SKTCHDxTINYONION: Part Three, Dealing with a Changing Market
The third month of the SKTCHDxTiny Onion Studios collaboration is here, as this year-long series of monthly interviews with writer James Tynion IV arrives to discuss the changing marketplace from a broader creator perspective. It’s a time of great uncertainty in the comic industry, with significant changes coming the past few years at nearly every level and market. We previously discussed what that looked like from a 10,000 foot view, but in this edition, we dig into what that means for creators, how the publisher landscape has shifted, being aware of the different varieties of publishers there are, the different ways you can insulate yourself from all of this, and more.
We popped on Zoom recently for a sprawling conversation about all of this and more, and it resulted in a fascinating interview that dives deep into what it’s like for creators right now and what they need to be paying attention to going forward. As with the last one, though, this one is almost entirely behind the paywall, so if you want to read it, you’re going to either need to subscribe to SKTCHD or Tynion’s The Empire of the Tiny Onion on Substack to do that. We’ll be back next month with another good one in which we talk about the same subject, but zoomed in on how Tynion himself has been changing his plans amidst all this.
But that’s next month. Let’s get into this one.
In our first chat, we talked about the state of the direct market and the comics industry, and how things have been a bit worrisome of late. Today, I want to talk about how that manifests itself for creators themselves. Is everything that’s been going on, the uneasy feelings on the direct market, the problems at varying publishers, the constant changes in distribution, the slow motion car crash of Comixology, and everything else, is all that something most creators you talk to are keeping an eye on?
James: I think the key words in there are the creators I talk to. I talk to a lot of creators who sort of look at the industry in a similar way that I do. So, I don’t want to say it’s broadly true, but it’s definitely true in my immediate circle.
This goes back to the early days of the pandemic. I think the industry hit a bunch of shocks, and creators slowly realized that all these systems that were never particularly stable to begin with were actually even less stable than they were before. So, the idea of kind of putting all your eggs in one basket and putting your head down and doing the work was suddenly a more dangerous thing to do for your career. And the more that people became conscious of that, I think they started taking action to take better control over their careers.
What do you mean when you say take action?

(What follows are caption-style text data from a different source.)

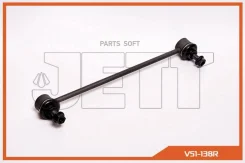 ���� JETT V51-138R (CLHO-60) V51138R ����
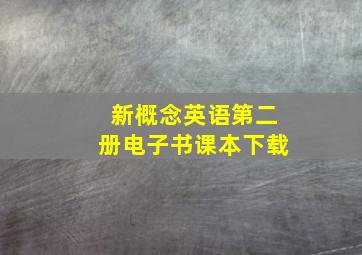 新概念英语第二册电子书课本下载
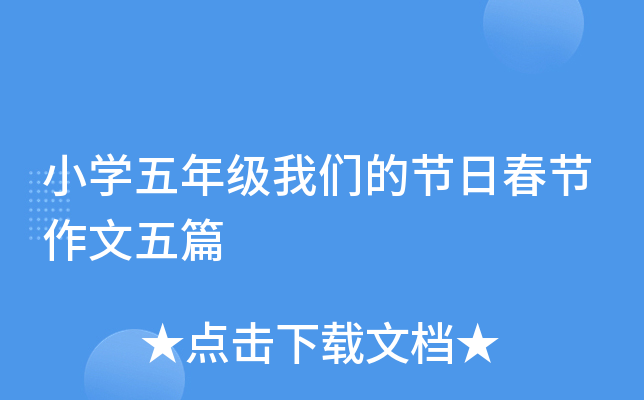 小学五年级我们的节日春节作文五篇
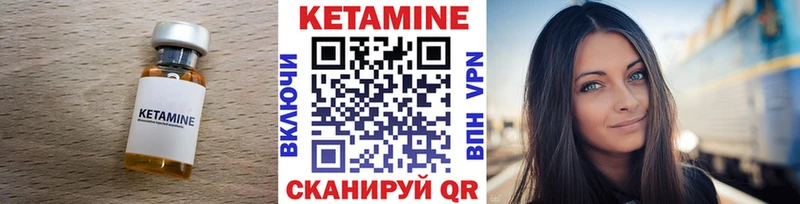 Кетамин ketamine  Ирбит 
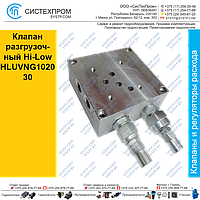 Клапан разгрузочный Hi-Low HLUVNG102030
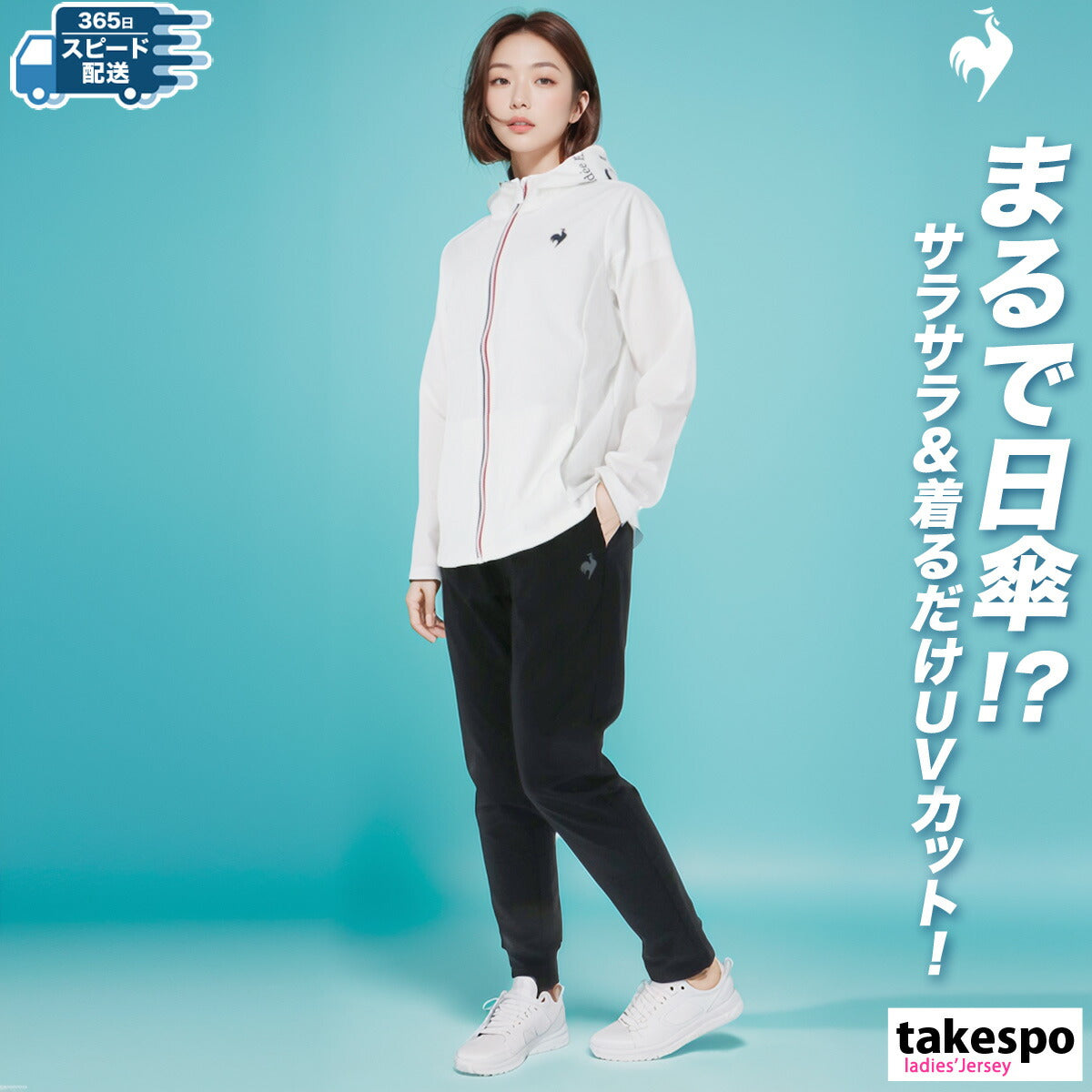 ルコック 薄手 ジャージ 上下 レディース サンスクリーン ホワイト ネイビー グリーン LT5SJK20L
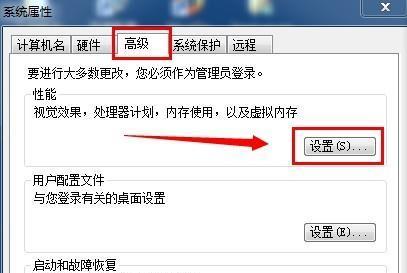 探究虚拟内存设置的位置和方法（优化系统性能的关键在于合理设置虚拟内存）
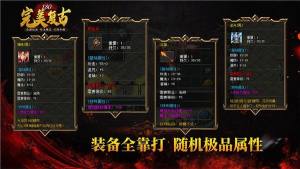 完美复古手游下载图片1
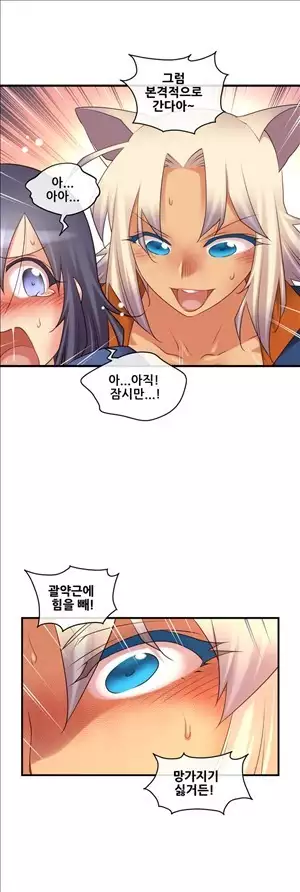 Master in My Dreams Ch.90-119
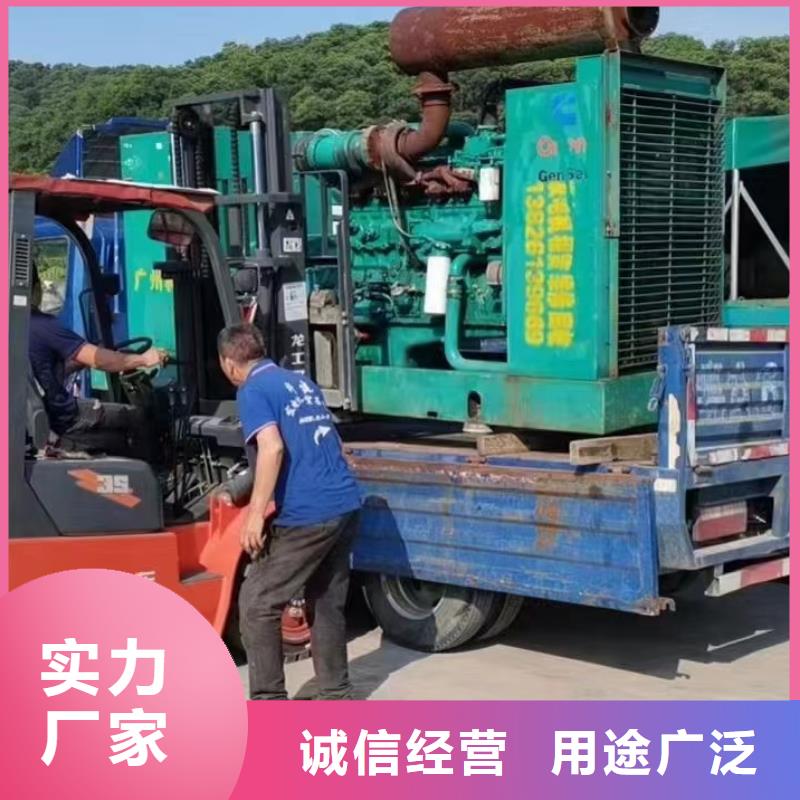 发电机出租排名公司（应急发电服务）700KW800KW1000KW发电机出租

James: It means a lot of things. I am someone who has never liked having all my eggs in one basket, even before the current moment. It has always made me a little bit uncomfortable. Nowadays we’re seeing that if your only source of revenue is a mid-tier publisher, when you look around and see that mid-tier publishers are suddenly falling into situations where they stop paying creators for six months or that the entire global paper supply could vanish for a bit, you start realizing that you need to build a few other off ramps that allow you to make money and pay the bills. With that in mind, you see a lot more people building up their web presence in different ways.
That’s another front that’s not particularly stable these days. All the platforms where you can do that feel like they’re going through such radical shifts. They are turning knobs on the algorithm so one day a system that works great no longer shares the art you post. That’s how you get commission work, which is how a lot of artists make sure that they don’t have to worry when a company doesn’t pay them for six months.
It’s hard. It is a hard, hard time out there.